Pengembangan Tukad (sungai) Unda tersebut bertujuan untuk membangun prasarana pengendali banjir.

Selain itu, kawasan Tukad Unda nantinya akan dikembangkan menjadi kawasan inti dan penunjang Pusat Kebudayaan Bali.

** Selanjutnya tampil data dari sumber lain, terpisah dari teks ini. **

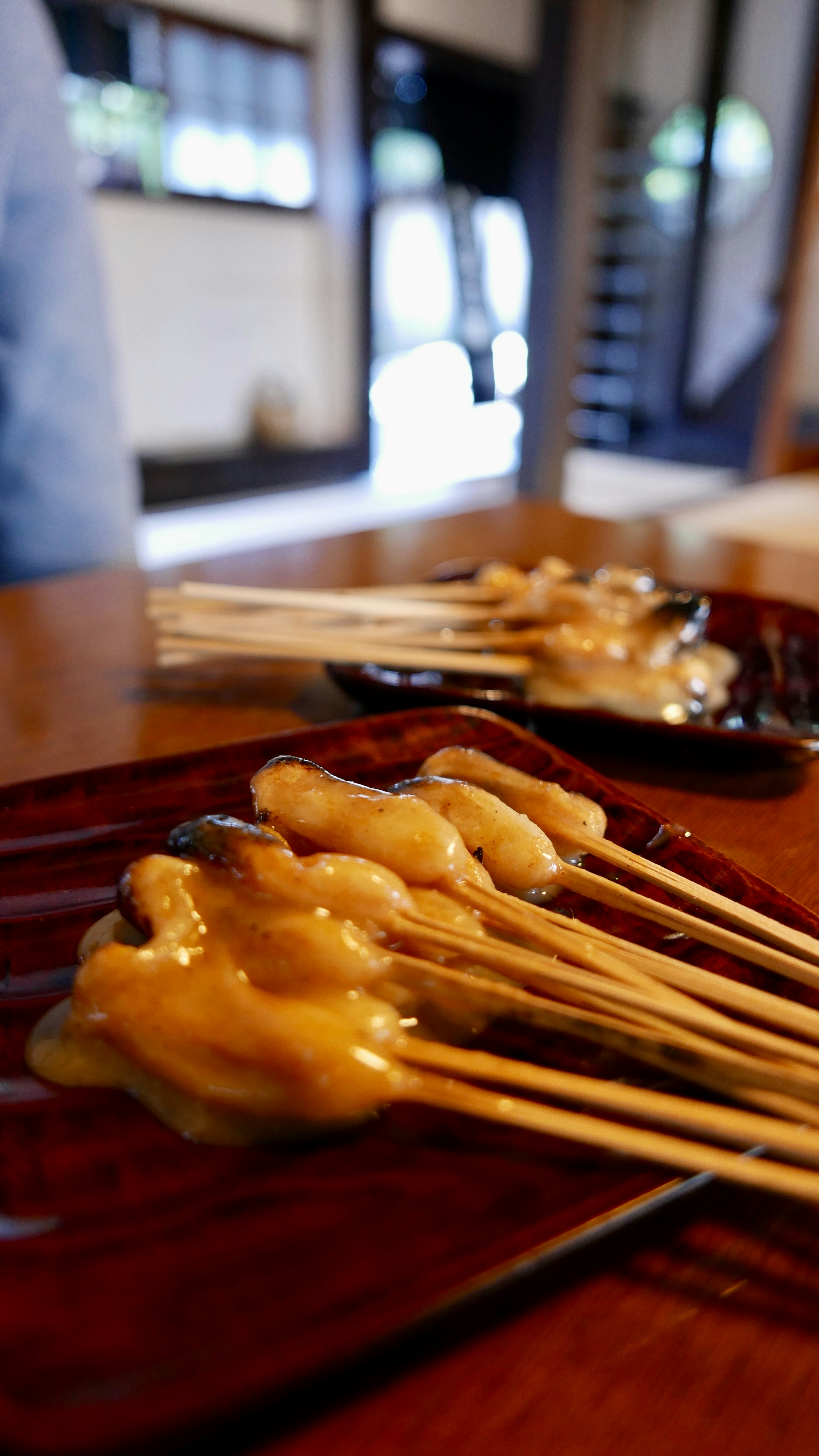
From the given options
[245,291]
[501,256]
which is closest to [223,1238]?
[245,291]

"Pekerjaan ini bertujuan untuk melakukan perlindungan wilayah sepanjang Daerah Aliran Sungai (DAS) Yeh Sah dan Tukad Unda yang akan menurunkan risiko bencana pada wilayah Kabupaten Karangasem dan Kabupaten Klungkung," kata Koster di Semarapura, Kabupaten Klungkung seperti dikutip dari Antara.

Pekerjaan pengendalian banjir Tukad Unda itu sekaligus merupakan bagian dari rencana besar Gubernur Bali untuk membangun Kawasan Pengembangan Terpadu Daerah (KPTD) yang akan menjadi salah satu Kawasan Strategis Provinsi sesuai Rencana Pembangunan Jangka Menengah Semesta Berencana Provinsi Bali.

Untuk penyelesaian kegiatan ini, pemerintah pusat menggelontorkan APBN 2020-2022 sebesar Rp 241,4 miliar untuk konstruksi, dan Provinsi Bali menyediakan anggaran ganti rugi tanah d ari APBD Semesta Berencana Provinsi Bali tahun 2020 sebesar Rp74,7 miliar.

Kegiatan konstruksi pada Daerah Aliran Sungai Yeh Sah terdiri atas pembangunan cekdam pelintas, perkuatan tebing sungai, dan pembangunan sabo dam dengan variasi lebar 20 sampai dengan 35 meter dan panjang total 2,56 kilometer.

"Rangkaian bangunan hidrolis ini dimaksudkan sebagai fasilitas penahan debris dan aliran lahar dingin pada hulu DAS Tukad Unda," kata Koster.

Pada DAS Tukad Unda sendiri dilakukan pekerjaan perkuatan tebing, tanggul penampang tunggal dan tanggul penampang ganda, ground sill, dan jetty pencegah sedimentasi muara.